The information which product contains the least amount of clouds is given in the previous notebook.
raster_files = resources / 'true_color_image'
product = next(raster_files.glob('S2B_MSIL2A_20200602T100559*.zip'))
product
PosixPath('resources/true_color_image/S2B_MSIL2A_20200602T100559_N0214_R022_T33UUU_20200602T135324.zip')
The product path contains a lot of information:
S2B
shows that the downloaded product was captured by the Sentinel-2 satellite B. At the moment there are two satellites in the mission, A and B.MSI
stands for Multi Spectral Instrument.L2A
is the processing level. Level 2A is the highest processing level and lower processing levels may need further processing to be useful.The first timestamp,
20200602T100559
, is the date at which the data was captured.N0214
is the processing baseline. This is like a version string that encodes how the previous processing steps were performed.R022
is the relative orbit number.T33UUU
is the unique name of the area which is covered by the product.The second timestamp,
20200602T135324
, “is the ‘<Product Discriminator>’ field, which […] is used to distinguish between different end user products from the same datatake.” (Source)
Previewing Downloaded Files¶
The largest share of the product size is made up by *.jp2
files, which are raster images which contain geocoded spectral band information at a fixed resolution.
Data on each spectral band captured by the Sentinel-2 mission is distributed on a per-file basis, which is why most of these files contain data on a single channel only.
An exception is the included True Color Image, which contains data in red, green and blue channels.
There is a function that, given a resolution and one or more spectral band name, returns the correct file paths.
It contains code to deal with compressed or uncompressed products.
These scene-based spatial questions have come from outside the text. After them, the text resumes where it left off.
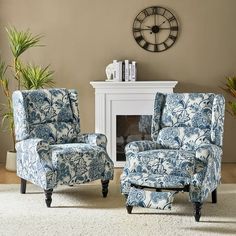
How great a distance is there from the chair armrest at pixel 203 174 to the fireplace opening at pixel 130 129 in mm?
2167

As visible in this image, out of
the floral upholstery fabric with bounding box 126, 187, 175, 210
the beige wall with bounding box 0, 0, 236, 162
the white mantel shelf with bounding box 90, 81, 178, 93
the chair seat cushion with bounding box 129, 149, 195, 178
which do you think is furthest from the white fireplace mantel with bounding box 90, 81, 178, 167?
the floral upholstery fabric with bounding box 126, 187, 175, 210

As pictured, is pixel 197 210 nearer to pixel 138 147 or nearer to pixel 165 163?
pixel 165 163

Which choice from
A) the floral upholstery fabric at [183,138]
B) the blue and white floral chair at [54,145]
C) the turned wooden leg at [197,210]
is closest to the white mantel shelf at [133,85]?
the blue and white floral chair at [54,145]

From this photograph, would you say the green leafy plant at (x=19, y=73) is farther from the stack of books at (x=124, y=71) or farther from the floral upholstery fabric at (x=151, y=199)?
the floral upholstery fabric at (x=151, y=199)

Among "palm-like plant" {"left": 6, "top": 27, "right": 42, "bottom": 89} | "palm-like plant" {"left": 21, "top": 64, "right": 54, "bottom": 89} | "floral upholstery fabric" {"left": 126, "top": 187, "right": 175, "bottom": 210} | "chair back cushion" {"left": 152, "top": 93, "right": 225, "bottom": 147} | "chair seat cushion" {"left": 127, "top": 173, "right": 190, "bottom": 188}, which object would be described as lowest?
"floral upholstery fabric" {"left": 126, "top": 187, "right": 175, "bottom": 210}

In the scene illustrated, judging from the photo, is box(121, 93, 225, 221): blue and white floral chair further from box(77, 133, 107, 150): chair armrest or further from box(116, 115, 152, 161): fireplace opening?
box(116, 115, 152, 161): fireplace opening

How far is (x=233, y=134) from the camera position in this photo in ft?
22.2

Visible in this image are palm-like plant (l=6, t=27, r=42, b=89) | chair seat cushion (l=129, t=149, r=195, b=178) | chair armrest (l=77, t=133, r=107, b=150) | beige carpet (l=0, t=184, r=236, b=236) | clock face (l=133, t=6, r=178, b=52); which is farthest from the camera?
clock face (l=133, t=6, r=178, b=52)

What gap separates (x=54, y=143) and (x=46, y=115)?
0.28 meters

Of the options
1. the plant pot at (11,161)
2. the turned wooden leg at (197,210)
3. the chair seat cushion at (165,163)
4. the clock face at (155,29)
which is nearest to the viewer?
the turned wooden leg at (197,210)

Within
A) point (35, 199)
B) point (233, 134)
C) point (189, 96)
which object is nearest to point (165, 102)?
point (189, 96)

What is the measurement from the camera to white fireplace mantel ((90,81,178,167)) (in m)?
6.39

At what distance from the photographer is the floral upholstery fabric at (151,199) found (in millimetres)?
4078

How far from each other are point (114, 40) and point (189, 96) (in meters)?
1.99
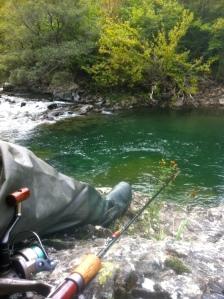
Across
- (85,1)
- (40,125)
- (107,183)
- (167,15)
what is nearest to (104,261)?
(107,183)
from sentinel_helpers import scihub_band_paths
??scihub_band_paths
Signature: scihub_band_paths(p, bands, resolution=None)
Source:
def scihub_band_paths(p, bands, resolution=None):
'''
Given a zip file or folder at `p`, returns the paths inside p to the raster files containing
information for the given bands. Because some bands are available in more than one
resolution, this can be filtered by prodiding a third parameter (e.g. resolution='10m').
- `p` can be a string or a pathlib.Path.
- `bands` can be a list of bands or a single band.
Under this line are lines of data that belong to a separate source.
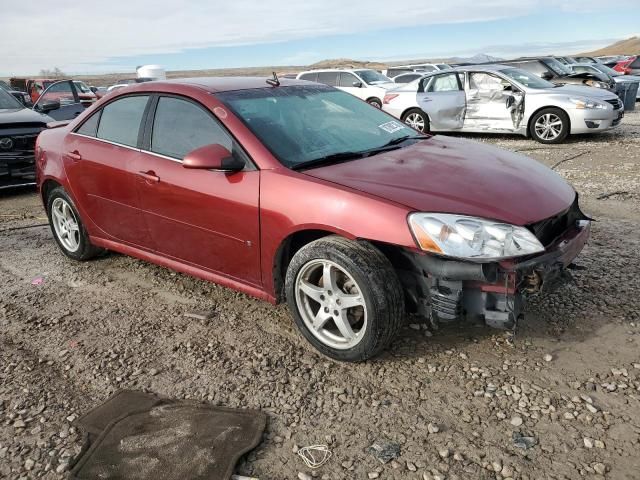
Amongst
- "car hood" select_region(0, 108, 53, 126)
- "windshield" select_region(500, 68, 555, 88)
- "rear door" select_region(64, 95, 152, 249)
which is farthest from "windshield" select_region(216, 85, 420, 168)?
"windshield" select_region(500, 68, 555, 88)

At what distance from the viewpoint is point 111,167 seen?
3.99 meters

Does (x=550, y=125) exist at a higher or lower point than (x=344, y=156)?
lower

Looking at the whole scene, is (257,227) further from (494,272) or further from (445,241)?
(494,272)

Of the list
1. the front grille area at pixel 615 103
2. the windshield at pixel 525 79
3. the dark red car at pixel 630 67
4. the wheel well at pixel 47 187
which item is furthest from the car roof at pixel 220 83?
the dark red car at pixel 630 67

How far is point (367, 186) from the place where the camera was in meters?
2.89

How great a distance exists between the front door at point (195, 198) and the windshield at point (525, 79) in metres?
8.66

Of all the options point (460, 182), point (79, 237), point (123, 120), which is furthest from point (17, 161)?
point (460, 182)

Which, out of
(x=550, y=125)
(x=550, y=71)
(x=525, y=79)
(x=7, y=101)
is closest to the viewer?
(x=7, y=101)

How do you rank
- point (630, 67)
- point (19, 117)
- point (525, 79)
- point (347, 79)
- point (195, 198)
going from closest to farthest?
point (195, 198) < point (19, 117) < point (525, 79) < point (347, 79) < point (630, 67)

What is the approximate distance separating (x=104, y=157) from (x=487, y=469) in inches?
132

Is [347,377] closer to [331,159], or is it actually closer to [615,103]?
[331,159]

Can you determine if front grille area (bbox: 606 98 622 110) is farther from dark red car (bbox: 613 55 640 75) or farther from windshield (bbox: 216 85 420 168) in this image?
dark red car (bbox: 613 55 640 75)

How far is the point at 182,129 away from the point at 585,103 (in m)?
8.73

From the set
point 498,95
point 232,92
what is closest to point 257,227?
point 232,92
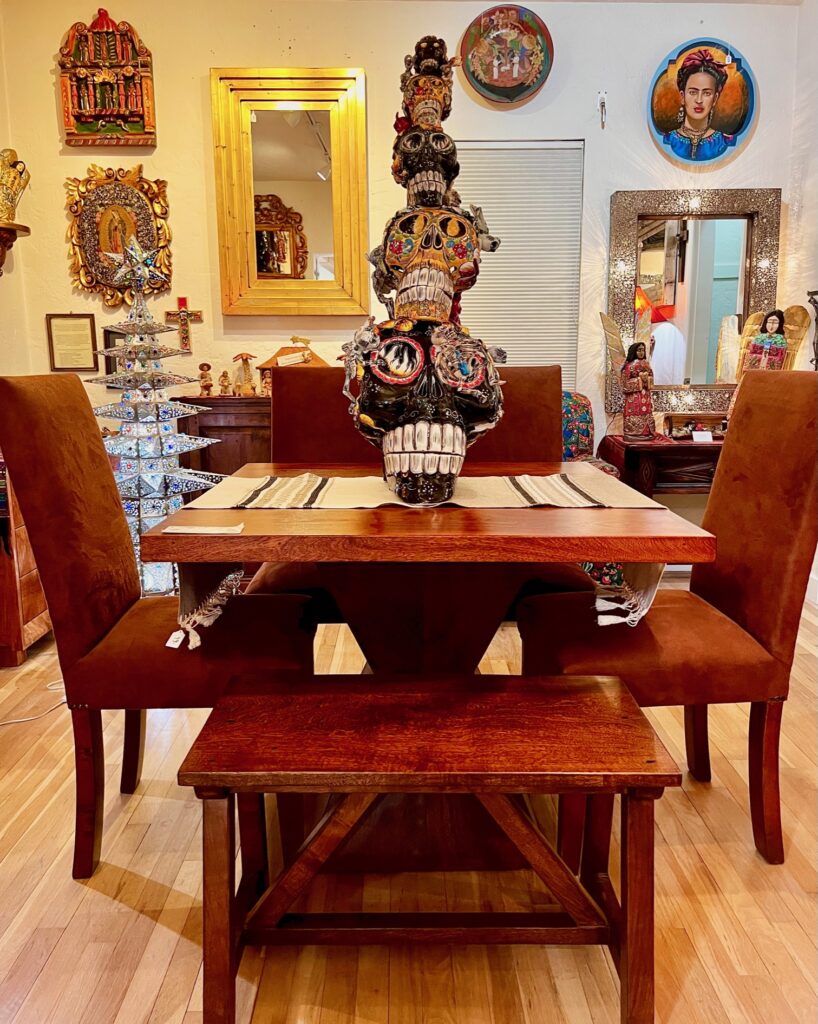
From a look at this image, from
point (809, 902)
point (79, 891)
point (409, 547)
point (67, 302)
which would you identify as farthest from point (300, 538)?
point (67, 302)

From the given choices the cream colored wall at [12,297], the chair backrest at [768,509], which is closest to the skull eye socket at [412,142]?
the chair backrest at [768,509]

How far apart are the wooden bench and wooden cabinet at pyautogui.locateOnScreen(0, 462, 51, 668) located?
1691 millimetres

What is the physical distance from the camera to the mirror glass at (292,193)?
11.7 feet

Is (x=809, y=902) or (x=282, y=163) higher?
(x=282, y=163)

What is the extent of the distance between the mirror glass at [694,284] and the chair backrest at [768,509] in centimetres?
219

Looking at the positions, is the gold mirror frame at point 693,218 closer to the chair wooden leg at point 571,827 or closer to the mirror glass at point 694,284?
the mirror glass at point 694,284

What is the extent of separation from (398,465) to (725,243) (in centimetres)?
309

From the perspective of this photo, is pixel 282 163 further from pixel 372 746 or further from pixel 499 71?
pixel 372 746

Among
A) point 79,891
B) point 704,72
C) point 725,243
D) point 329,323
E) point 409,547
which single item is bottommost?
point 79,891

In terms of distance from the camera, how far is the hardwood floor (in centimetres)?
128

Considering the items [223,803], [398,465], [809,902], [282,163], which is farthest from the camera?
[282,163]

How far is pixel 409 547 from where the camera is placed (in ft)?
3.82

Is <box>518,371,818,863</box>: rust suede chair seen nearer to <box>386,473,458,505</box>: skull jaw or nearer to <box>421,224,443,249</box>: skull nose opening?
<box>386,473,458,505</box>: skull jaw

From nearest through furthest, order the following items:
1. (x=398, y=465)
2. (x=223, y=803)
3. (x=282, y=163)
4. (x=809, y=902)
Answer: (x=223, y=803) → (x=398, y=465) → (x=809, y=902) → (x=282, y=163)
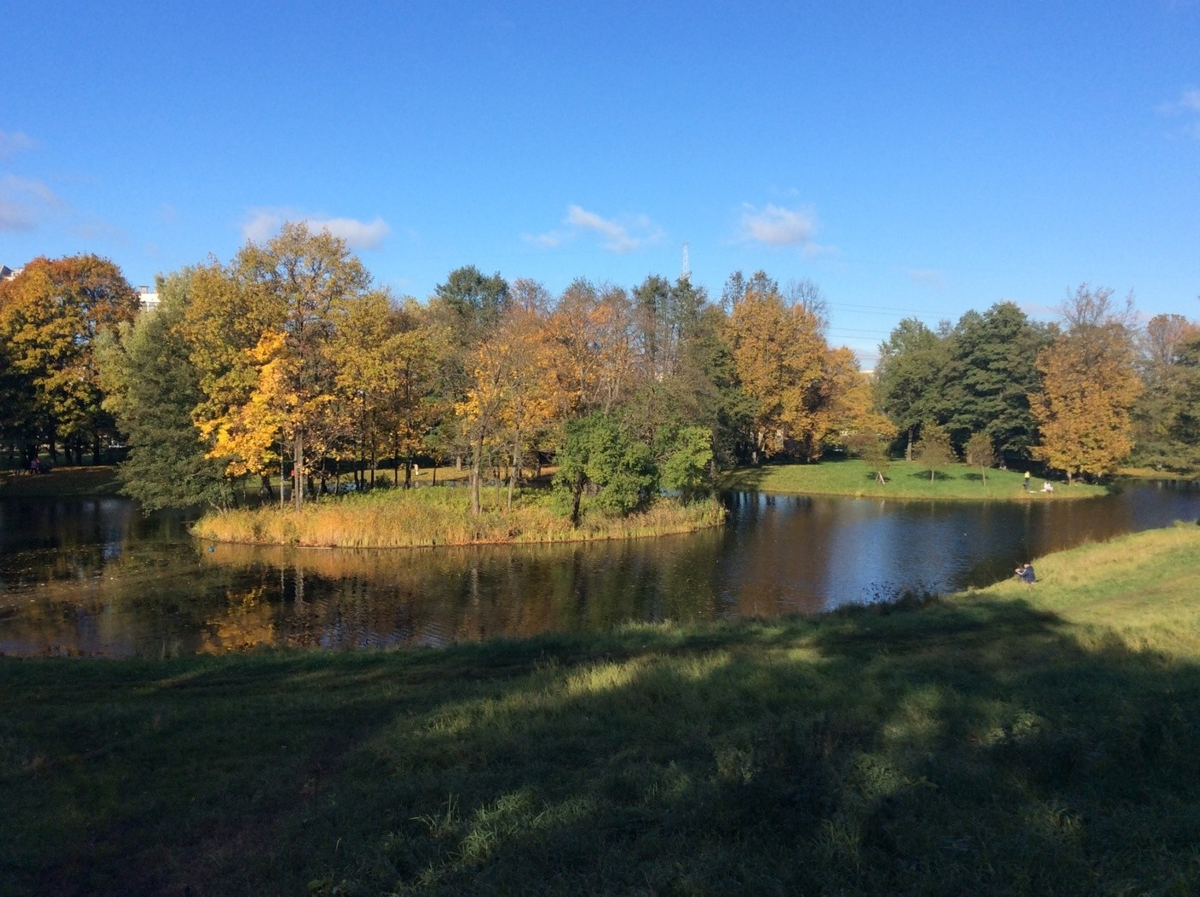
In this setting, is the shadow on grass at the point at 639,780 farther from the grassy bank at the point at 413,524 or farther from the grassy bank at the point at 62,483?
the grassy bank at the point at 62,483

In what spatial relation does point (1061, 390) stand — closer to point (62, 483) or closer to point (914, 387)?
point (914, 387)

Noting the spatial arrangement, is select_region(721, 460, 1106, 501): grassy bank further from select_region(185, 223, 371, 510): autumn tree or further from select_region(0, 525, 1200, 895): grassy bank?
select_region(0, 525, 1200, 895): grassy bank

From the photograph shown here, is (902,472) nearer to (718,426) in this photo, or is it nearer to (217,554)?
(718,426)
The returned paths are formatted in the zip scheme as per Apache Commons VFS if necessary
and can be directly opened by rasterio.
'''
if type(bands) != list:
# allow passing in a single band more easily
bands = [bands]
p = Path(p) # make sure we're dealing with a pathlib.Path
if p.suffix == '.zip':
# when dealing with zip files we have to read the filenames from the
# archive first
with ZipFile(p) as f:
files = f.namelist()
rasters = [Path(f'zip+file://{p.absolute()}!/{f}') for f in files if f.endswith('.jp2')]
else:
rasters = p.glob('**/*.jp2')
# take only the paths that contain one of the given bands
rasters = [raster for band in bands for raster in rasters if band in raster.name]
# if a resolution is given, further discard the bands we don't need
if resolution:
rasters = [raster for raster in rasters if resolution in raster.name]
return rasters
File: ~/sources/sentinel_helpers.py
Type: function
Using the compressed zip-file, while slightly inconvenient, makes sense because it allows saving disk space and avoiding the extra step of decompressing every single downloaded product.
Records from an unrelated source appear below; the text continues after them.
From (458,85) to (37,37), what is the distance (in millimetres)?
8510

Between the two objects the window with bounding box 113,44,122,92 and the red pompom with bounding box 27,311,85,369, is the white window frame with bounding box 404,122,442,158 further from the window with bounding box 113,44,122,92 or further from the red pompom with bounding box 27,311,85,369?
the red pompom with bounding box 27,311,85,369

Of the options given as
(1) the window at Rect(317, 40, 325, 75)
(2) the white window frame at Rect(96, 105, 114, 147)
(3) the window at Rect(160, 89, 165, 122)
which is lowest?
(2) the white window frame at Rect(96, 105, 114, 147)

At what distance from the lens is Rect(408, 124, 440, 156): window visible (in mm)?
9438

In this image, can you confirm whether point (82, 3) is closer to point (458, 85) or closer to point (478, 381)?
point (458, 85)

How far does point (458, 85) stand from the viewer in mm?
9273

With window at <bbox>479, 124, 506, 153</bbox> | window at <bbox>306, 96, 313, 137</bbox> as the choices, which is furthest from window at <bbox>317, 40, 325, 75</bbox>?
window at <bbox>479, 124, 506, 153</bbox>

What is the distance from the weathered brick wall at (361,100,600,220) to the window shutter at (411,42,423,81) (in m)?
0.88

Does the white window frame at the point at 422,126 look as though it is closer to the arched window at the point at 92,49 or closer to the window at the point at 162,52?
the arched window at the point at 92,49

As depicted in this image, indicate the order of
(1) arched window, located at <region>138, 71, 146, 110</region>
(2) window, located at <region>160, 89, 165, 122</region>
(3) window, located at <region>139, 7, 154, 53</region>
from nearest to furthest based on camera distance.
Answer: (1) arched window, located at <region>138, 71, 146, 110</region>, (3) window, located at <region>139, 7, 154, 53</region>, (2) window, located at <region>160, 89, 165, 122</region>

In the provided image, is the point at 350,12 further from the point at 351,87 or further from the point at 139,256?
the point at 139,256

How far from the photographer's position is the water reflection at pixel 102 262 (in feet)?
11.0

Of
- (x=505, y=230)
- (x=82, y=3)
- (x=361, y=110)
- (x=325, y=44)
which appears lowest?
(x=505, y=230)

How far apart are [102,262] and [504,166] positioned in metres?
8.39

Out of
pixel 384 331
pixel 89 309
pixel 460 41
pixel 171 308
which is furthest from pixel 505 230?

The pre-rendered True Color Image can be plotted for an impression of the product’s contents:
low_res_tci = scihub_band_paths(product, 'TCI', '60m')[0]
low_res_tci
PosixPath('zip+file:/home/jovyan/sources/resources/true_color_image/S2B_MSIL2A_20200602T100559_N0214_R022_T33UUU_20200602T135324.zip!/S2B_MSIL2A_20200602T100559_N0214_R022_T33UUU_20200602T135324.SAFE/GRANULE/L2A_T33UUU_A016922_20200602T101204/IMG_DATA/R60m/T33UUU_20200602T100559_TCI_60m.jp2')
The rasterio
library is used to open this image and render its contents:
import rasterio as r
import rasterio.plot as rplt
with r.open(low_res_tci) as tci:
fig, ax = plt.subplots(figsize=(10,10))
ax.grid(False)
rplt.show(tci)

This pattern shows repeatedly across many notebooks:
with r.open(...) as src:
# ...
It is used to open one or more data sets at a time and close them as soon as the execution pointer of the block has ended. This means data is only read inside the block, which is also where the processing usually takes place.
Creating a Custom True Color Composition¶
While for many use cases using the TCI can be enough, knowing how to compose True Color Images provides additional merit as explained above.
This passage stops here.